Where previous Father Mathew Hall had focused on plays of a religious nature, it's President was forced to accept that public appetite had changed.

The cast of the Christmas pantomime 'Sleeping Beauty' at St Francis Hall, Sheares Street, 1947.
The cast of the Christmas pantomime 'Sleeping Beauty' at St Francis Hall, Sheares Street, 1947.

"The audience is, of course, the ultimate judge and if local humour, even if guised in such obvious vein is what they support and demand, then that is what script writers are justified in saying that they should continue to get," he said.
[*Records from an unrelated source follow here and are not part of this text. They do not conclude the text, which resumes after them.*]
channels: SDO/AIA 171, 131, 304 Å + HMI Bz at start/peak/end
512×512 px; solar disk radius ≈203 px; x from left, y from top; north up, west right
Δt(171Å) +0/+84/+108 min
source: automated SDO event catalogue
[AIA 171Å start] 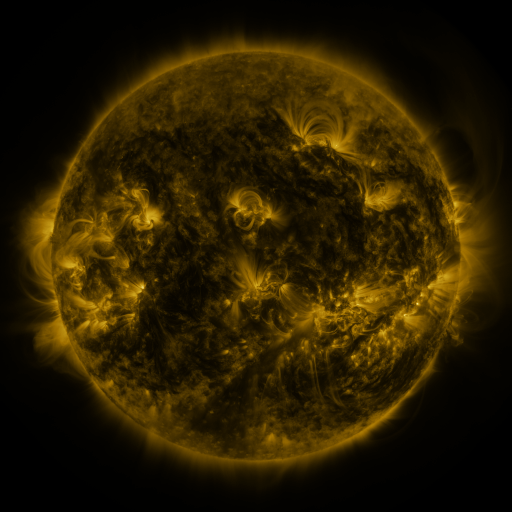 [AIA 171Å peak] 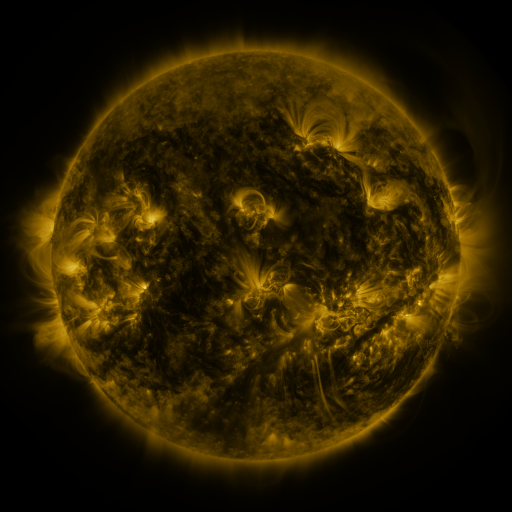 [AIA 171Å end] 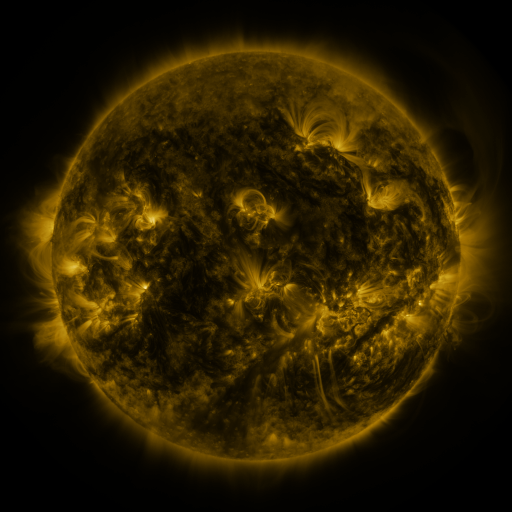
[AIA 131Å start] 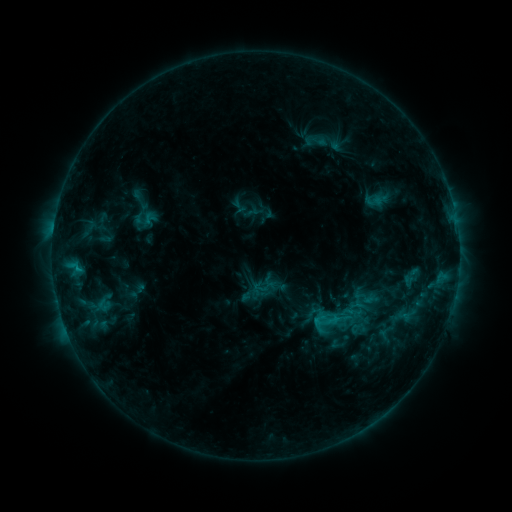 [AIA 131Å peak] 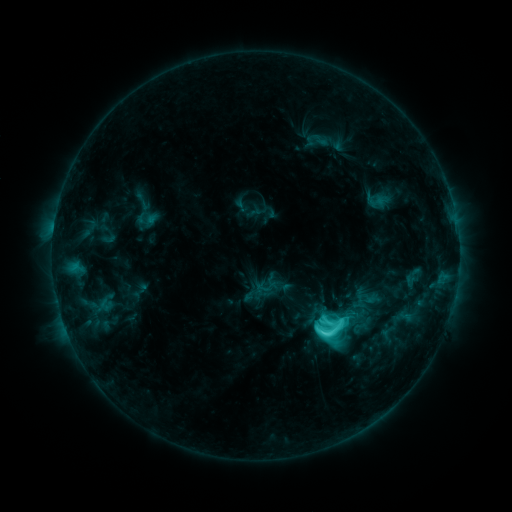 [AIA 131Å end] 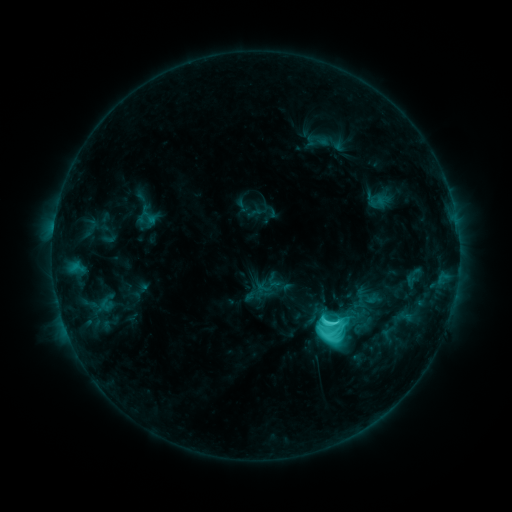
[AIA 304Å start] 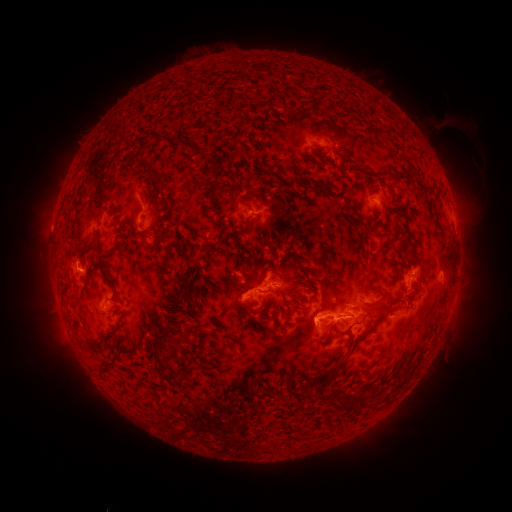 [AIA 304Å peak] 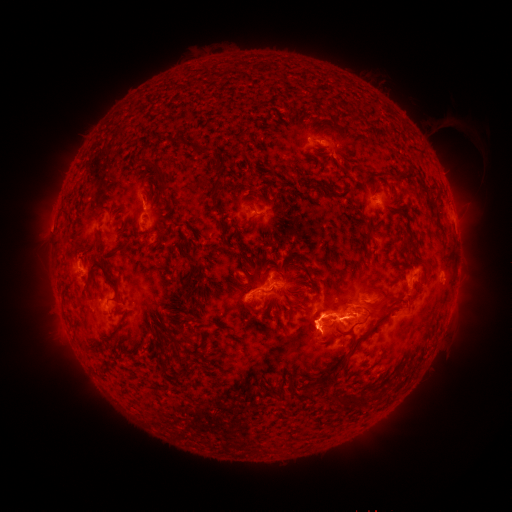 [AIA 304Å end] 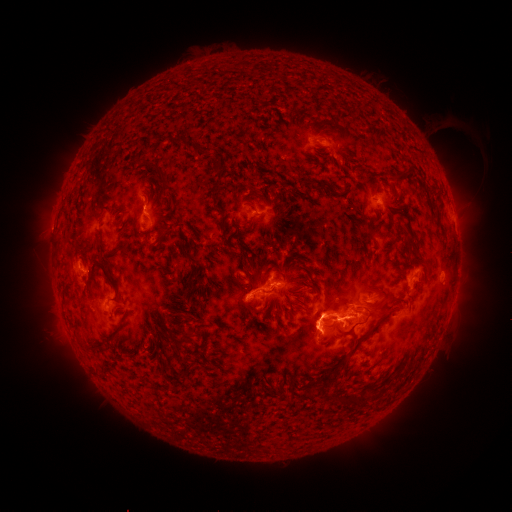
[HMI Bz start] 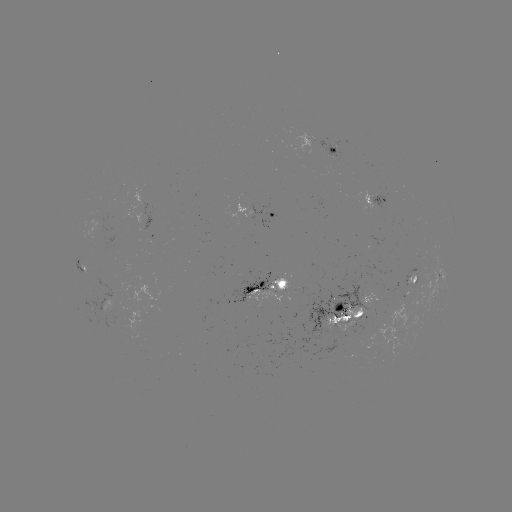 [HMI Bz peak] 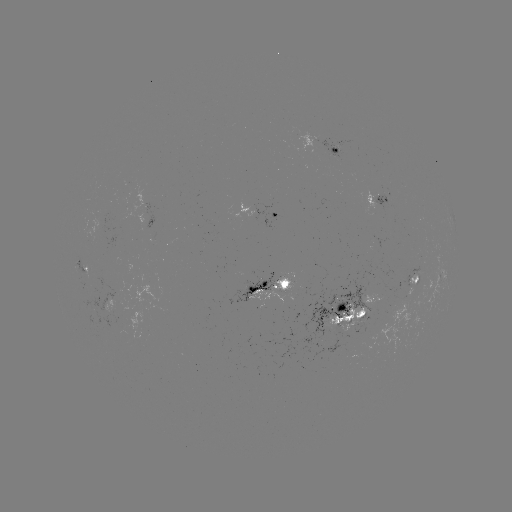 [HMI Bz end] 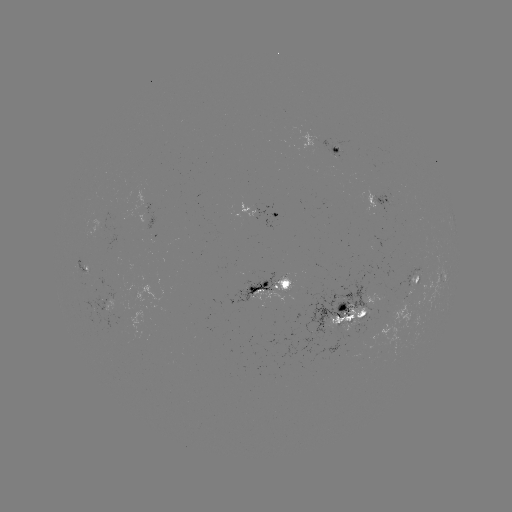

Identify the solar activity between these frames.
emerging-flux region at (114, 311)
The interest and intrigue in pantomime only gained momentum in the decades that followed.

With the multitude of productions open to Corkonians, many panto-goers would see more than one, comparatively viewing the faults of one through the merits of another.

Christmas pantomime 'Aladdin' at the Father Matthew Hall, 1937.
Christmas pantomime 'Aladdin' at the Father Matthew Hall, 1937.

When Billa O'Connell hit the panto scene, audiences were instantly captivated by his presence in roles such as Dame and as one of the Ugly Sisters in Cinderella.

An Echo review of a performance in 1955 lauds Billa saying:

"His type of comedy was neither silly nor of the slap-stick category but his simple acting and 'serious' humour in the much scripted Maggie (Dame) Murphy brought endless laughter."

Indeed endless laughter is perhaps the reason why pantomimes have such a long legacy in Cork and attract families in their droves year after year.